第73話 メイドさんとどら焼き①
なんとか定時で退勤して東雲から逃げるかのように会社から出た俺は、電車で家の最寄り駅に向かっていた。
会わなかったらなにか聞かれることもないしな。
毎日見るホームに降り立って、いつもの改札を抜ける。
向かったのは家とは逆方向、メイドさんにおねだりされてしまったからな。
『和菓子買って帰るから、いつもよりほんの少しだけ遅くなるかも』
『やったぁぁあ!!!』
『あ、失礼しました。承知いたしました』
テンションの上がりようを抑えきれていないメイドさんに笑ってしまった。あそこまで甘いもの好きだったら、甘味を献上しながらお願いごとをすれば「まぁいいですよ」とか言いそうだよな。
口をもっもっと動かして。
とはいえ俺は意識的に甘いものを控えなければ。
彼女と同じ生活をしていたら一瞬で糖尿病になってしまう。あ、そうだ、今度メイドさん誘って人間ドックでもいくか。福利厚生のひとつということで。
そうこう一人で考えていると、ネットで前に話題になっていた和菓子屋さんに到着、この時間にも開いているのは社畜に優しい。
普段社畜として生きていたら中々入ることのない店の雰囲気に圧倒される。しかし頑張ってくれたうちのメイドさんを満足させるには勇気を出さねばと、俺は暖簾を手で捲りあげながら店の中へと足を踏み入れた。
◆ ◇ ◆ ◇
鍵穴に鍵を差し込んで回す、数秒空けてから扉を引くと目の前には真っ黒なワンピースに真っ白なエプロンを着けたメイドさん。
「おかえりなさいませ、ご主人様……と和菓子!」
「もう隠さなくなってるじゃん」
「楽しみなんですもん!私が甘党だってことを隠したら甘いものが食べられますか!?否!むしろ逆でしょう!」
突然演説が始まった。
口は動かしながらも、俺のジャケットと鞄を受け取ってくれる。
おい、和菓子の箱を受け取る方が俺の荷物を受け取るより丁寧なのはおかしいだろ。
「ときにご主人様、ご飯にしますか?先にお風呂にしますか?それとも……さ・い・ば・ん?」
そこは「私」であってくれよ。いや、あったとてスルーはするんだけど。
「最後の何?」
「かわいい後輩に仕事を手とり足とり教えていい感じになってないのか聞き出そうと思いまして」
裁判かよ、弁護人も付けずに出られるかそんなもの。
というかお昼にギルティって言ってたじゃねぇか、ってことは二審かこれ。
「じゃあご飯で」
もちろん裁判を選ぶはずもなくて。
「えーんご主人様が冷たいです〜」
泣くフリをしながらバタバタと地団駄を踏むメイドさん。
「ではでは、私はご飯の最後の仕上げをしますので、ご主人様は着替えてくださいね」
茶番は終わったらしい。柔らかな笑みを浮かべて彼女はそう言うと、キッチンへと歩いて行った。

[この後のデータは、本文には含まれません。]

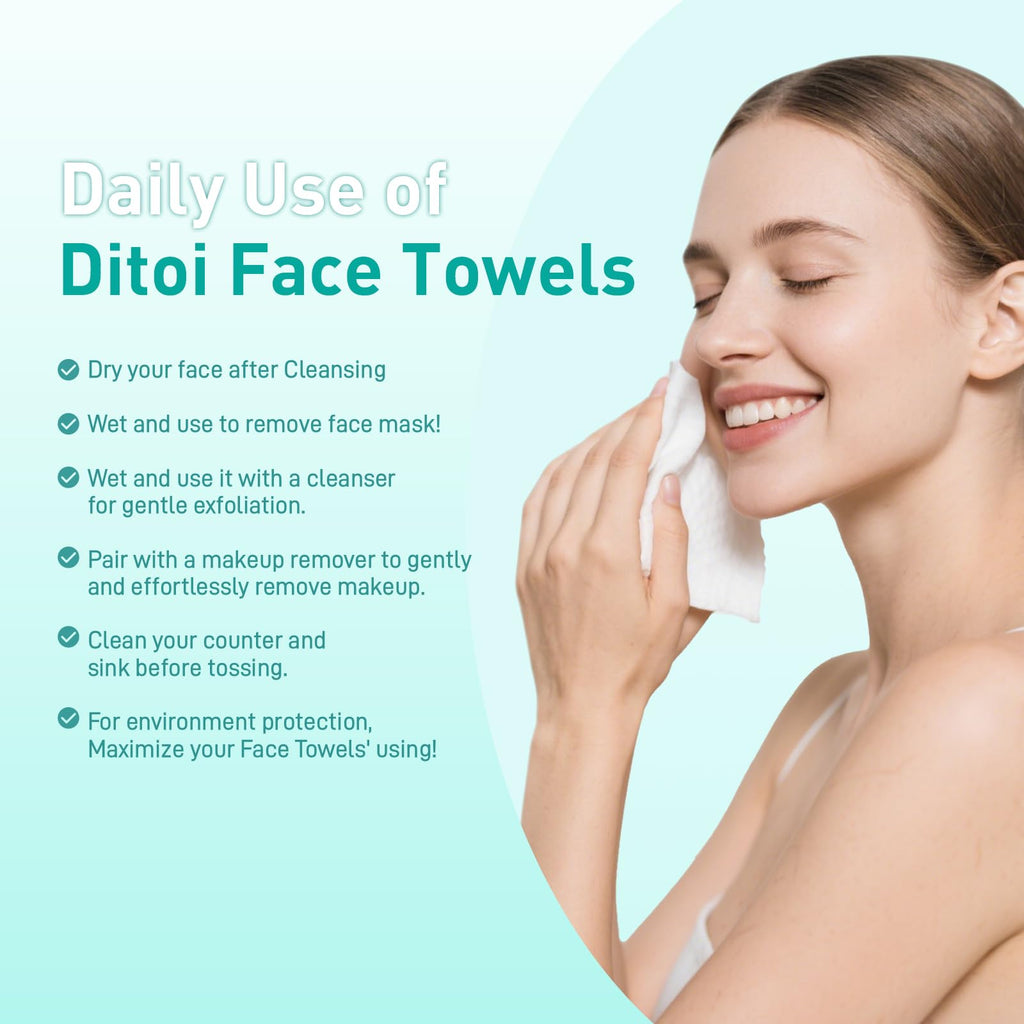 Face Towels, 10"×12" Disposable Face Towel, Face Towelettes XL, Ultra Soft Makeup Remover Dry Wipes - FENGGESTORE20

心なしか声が上機嫌なのは、手に持った和菓子の箱のおかげに違いない。
言われるがまま自室で部屋着に着替えると洗面台へ向かう。
手洗いうがいに顔を洗う、これだけで家に帰ってきた気持ちになるから不思議なものだ。
さっきまで着ていたシャツを洗濯機にシュートして俺もリビングへと向かった。